A business’s Square Card links directly to their Square Balance, where sales they process via Square are stored. This enables instant access to sales funds, rather than waiting a day or more for earnings to transfer to an external business checking account, at no extra cost. This is especially beneficial right now, as 91% of Main Street small businesses are interested in real-time settlement of their merchant funds to combat cash flow shortages brought about by current economic conditions.

Like a regular business debit card, Square Card only allows you to spend money you have. However, unlike typical business accounts, Square Card holders are able to easily and instantly add funds to their Square Balance using an outside debit card, making cash management more efficient while ensuring business owners can cover expenses regardless of their sales that day. For example, if you’re looking to make a bulk order of supplies or products but don’t have enough funds in your balance, simply use a separate debit card to add the difference to your Square Balance immediately. What’s more, Square Card holders can see all of their transactions–including sales, transfers, and business expenses purchased via their card–in one place, giving small business owners an easier, more holistic view of their finances.

Business owners can sign-up easily online for Square Card once they’ve signed up for Square Payments. As soon as a card is ordered,  it can be used digitally right away via Apple Pay or Google Wallet while the card is shipped in the mail. Another added perk: Square Card has no annual fees, minimum balance fees, overdraft fees, or any other recurring fees.

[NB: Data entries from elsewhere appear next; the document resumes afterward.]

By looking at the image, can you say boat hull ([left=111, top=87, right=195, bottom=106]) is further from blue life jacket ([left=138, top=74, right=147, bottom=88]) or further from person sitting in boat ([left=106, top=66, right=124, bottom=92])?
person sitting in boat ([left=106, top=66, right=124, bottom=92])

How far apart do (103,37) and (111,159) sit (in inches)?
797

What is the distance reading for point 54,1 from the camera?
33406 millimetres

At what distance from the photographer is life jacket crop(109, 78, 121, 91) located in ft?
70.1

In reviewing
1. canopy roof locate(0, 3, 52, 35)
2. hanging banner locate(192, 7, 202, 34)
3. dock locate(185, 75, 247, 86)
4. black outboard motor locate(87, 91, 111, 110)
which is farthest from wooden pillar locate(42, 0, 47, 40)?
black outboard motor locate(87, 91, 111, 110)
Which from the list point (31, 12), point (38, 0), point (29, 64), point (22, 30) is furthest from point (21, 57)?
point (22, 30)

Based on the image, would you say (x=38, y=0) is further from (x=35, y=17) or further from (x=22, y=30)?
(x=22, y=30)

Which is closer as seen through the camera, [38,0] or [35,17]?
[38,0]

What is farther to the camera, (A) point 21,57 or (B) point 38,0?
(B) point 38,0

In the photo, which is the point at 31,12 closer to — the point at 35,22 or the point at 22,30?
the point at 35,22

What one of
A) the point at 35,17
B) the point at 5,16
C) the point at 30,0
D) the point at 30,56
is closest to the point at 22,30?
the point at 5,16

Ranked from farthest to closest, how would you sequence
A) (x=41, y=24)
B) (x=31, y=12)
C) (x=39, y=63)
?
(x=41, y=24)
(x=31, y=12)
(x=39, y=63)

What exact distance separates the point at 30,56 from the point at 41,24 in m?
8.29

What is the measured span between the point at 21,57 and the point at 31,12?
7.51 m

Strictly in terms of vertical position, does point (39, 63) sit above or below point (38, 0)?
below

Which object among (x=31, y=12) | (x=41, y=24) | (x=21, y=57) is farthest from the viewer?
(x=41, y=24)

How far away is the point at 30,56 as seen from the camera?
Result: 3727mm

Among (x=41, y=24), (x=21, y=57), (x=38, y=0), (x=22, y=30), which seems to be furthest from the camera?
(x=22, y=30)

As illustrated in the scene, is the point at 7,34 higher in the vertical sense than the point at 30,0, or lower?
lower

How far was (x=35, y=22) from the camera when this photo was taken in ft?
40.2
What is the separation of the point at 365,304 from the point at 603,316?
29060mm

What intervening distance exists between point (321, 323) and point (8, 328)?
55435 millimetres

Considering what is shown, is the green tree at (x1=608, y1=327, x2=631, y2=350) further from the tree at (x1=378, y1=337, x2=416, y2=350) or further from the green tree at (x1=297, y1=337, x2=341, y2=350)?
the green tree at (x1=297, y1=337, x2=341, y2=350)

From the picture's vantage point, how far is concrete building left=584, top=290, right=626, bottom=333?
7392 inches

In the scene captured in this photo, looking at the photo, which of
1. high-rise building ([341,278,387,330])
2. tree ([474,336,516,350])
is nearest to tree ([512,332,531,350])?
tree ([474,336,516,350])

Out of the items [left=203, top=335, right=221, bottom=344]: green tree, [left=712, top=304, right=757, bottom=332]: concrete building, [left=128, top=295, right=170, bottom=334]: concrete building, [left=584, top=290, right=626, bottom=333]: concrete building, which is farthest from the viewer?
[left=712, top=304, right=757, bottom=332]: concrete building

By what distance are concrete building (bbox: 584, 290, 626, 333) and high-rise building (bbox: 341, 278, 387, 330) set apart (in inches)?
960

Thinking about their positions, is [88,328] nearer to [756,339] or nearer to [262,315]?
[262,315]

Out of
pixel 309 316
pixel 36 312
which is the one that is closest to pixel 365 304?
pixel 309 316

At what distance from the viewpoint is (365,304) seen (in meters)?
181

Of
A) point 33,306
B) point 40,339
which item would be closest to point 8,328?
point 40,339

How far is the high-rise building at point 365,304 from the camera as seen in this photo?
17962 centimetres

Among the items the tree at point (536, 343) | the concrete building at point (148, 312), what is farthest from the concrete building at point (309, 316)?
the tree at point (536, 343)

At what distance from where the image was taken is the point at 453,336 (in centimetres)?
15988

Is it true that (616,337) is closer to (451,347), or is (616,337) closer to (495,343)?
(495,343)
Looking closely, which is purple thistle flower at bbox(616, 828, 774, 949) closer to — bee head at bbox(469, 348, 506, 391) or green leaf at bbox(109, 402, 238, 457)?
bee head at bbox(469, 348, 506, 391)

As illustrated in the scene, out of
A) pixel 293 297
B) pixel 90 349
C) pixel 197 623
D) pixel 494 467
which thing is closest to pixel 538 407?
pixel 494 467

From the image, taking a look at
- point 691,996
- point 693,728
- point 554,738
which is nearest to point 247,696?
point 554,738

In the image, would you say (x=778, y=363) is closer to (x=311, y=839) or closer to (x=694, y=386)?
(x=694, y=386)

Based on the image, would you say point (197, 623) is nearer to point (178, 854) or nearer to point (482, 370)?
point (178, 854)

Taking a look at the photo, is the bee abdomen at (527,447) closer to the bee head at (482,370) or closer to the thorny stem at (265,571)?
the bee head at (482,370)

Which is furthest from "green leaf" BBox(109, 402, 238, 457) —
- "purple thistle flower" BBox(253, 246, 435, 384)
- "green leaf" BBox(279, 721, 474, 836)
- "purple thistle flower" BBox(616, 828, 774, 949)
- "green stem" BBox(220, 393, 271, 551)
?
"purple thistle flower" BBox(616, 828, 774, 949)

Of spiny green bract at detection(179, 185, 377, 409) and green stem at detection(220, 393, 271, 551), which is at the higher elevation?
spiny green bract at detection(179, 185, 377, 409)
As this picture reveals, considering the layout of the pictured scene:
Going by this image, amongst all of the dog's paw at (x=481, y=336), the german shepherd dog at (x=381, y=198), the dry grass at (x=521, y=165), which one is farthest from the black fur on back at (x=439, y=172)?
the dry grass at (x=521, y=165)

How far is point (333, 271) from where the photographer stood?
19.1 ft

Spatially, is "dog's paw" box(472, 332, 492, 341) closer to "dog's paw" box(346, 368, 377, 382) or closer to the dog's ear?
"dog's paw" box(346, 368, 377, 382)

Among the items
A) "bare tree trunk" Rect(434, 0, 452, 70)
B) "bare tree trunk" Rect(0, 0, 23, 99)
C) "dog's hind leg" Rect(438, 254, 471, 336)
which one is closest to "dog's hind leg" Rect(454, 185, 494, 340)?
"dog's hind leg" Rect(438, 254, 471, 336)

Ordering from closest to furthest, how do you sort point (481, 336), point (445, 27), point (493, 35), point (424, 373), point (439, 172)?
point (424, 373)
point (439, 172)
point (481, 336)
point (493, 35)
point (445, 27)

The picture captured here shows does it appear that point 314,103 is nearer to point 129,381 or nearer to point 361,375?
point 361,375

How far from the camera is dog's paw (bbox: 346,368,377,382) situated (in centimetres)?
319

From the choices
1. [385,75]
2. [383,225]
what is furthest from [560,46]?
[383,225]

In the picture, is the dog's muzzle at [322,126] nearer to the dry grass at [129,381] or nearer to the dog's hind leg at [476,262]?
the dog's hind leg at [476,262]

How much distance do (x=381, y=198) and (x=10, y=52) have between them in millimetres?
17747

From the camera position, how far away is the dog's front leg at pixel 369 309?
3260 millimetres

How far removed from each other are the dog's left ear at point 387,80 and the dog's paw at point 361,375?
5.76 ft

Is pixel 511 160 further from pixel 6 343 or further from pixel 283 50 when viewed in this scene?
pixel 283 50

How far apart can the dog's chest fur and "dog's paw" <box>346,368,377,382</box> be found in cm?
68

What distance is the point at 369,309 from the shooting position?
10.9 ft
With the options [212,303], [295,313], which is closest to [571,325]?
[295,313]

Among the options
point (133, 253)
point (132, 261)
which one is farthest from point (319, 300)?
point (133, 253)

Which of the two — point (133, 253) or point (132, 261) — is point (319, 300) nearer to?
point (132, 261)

A Smart Choice Moving Forward

A Square Card can help business owners get an immediate grip on their cash flow and provide peace of mind when unexpected expenses arise — relief that many small businesses need right now. It’s also a smart option for the future, providing small businesses with an easy path toward keeping their personal and business finances separate. Ensuring that personal and business finances don’t intermingle will benefit business owners in the long run and make necessary tasks like tax filings and bookkeeping more seamless.